• **DIRECTIONS**
Rewrite the stretch of rows below from the line containing "Given the positions" through the end of the rows, switching every "white patch" to "pale patch" and leaving everything else the same.

* START MATERIAL PROVIDED *

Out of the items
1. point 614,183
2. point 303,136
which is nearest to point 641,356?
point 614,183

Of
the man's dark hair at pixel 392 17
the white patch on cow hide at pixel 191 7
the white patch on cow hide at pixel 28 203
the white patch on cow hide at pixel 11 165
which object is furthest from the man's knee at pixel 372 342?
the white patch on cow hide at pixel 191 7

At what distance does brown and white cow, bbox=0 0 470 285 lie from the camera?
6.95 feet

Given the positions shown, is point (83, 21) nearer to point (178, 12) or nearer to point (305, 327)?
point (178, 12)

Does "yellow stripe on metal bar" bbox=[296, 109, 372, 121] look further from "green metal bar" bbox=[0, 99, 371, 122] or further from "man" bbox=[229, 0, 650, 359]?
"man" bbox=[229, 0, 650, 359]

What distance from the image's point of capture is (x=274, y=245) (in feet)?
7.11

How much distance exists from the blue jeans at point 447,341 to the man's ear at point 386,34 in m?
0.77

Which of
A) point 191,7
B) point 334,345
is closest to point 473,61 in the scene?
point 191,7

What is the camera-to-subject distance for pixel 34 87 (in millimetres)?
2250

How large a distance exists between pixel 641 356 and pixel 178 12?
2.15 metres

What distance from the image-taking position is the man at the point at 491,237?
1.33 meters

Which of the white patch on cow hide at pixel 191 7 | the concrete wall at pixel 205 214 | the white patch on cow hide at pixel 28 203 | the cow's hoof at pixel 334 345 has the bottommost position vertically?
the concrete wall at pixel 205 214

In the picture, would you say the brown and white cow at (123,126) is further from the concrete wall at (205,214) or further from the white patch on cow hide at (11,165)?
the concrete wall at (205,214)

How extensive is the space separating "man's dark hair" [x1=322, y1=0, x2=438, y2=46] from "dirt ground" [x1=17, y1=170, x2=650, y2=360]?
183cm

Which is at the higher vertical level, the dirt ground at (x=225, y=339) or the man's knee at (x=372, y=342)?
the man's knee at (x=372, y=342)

* END MATERIAL PROVIDED *

• **CORRECT OUTPUT**
Given the positions shown, is point (83, 21) nearer to point (178, 12) or nearer to point (305, 327)?
point (178, 12)

Does "yellow stripe on metal bar" bbox=[296, 109, 372, 121] look further from "green metal bar" bbox=[0, 99, 371, 122] or further from "man" bbox=[229, 0, 650, 359]?
"man" bbox=[229, 0, 650, 359]

What distance from the image's point of capture is (x=274, y=245) (in feet)?
7.11

How much distance exists from the blue jeans at point 447,341 to the man's ear at point 386,34 in m?
0.77

Which of
A) point 191,7
B) point 334,345
is closest to point 473,61 in the scene?
point 191,7

What is the camera-to-subject distance for pixel 34 87 (in millimetres)?
2250

How large a distance exists between pixel 641 356 and pixel 178 12?
2.15 metres

What distance from the image-taking position is the man at the point at 491,237?
1.33 meters

Which of the pale patch on cow hide at pixel 191 7 | the concrete wall at pixel 205 214 | the pale patch on cow hide at pixel 28 203 | the cow's hoof at pixel 334 345 has the bottommost position vertically?
the concrete wall at pixel 205 214

In the picture, would you say the brown and white cow at (123,126) is further from the concrete wall at (205,214) or further from the pale patch on cow hide at (11,165)?
the concrete wall at (205,214)

How extensive is the space separating "man's dark hair" [x1=322, y1=0, x2=438, y2=46] from "dirt ground" [x1=17, y1=170, x2=650, y2=360]?
183cm

Which is at the higher vertical level, the dirt ground at (x=225, y=339) or the man's knee at (x=372, y=342)?
the man's knee at (x=372, y=342)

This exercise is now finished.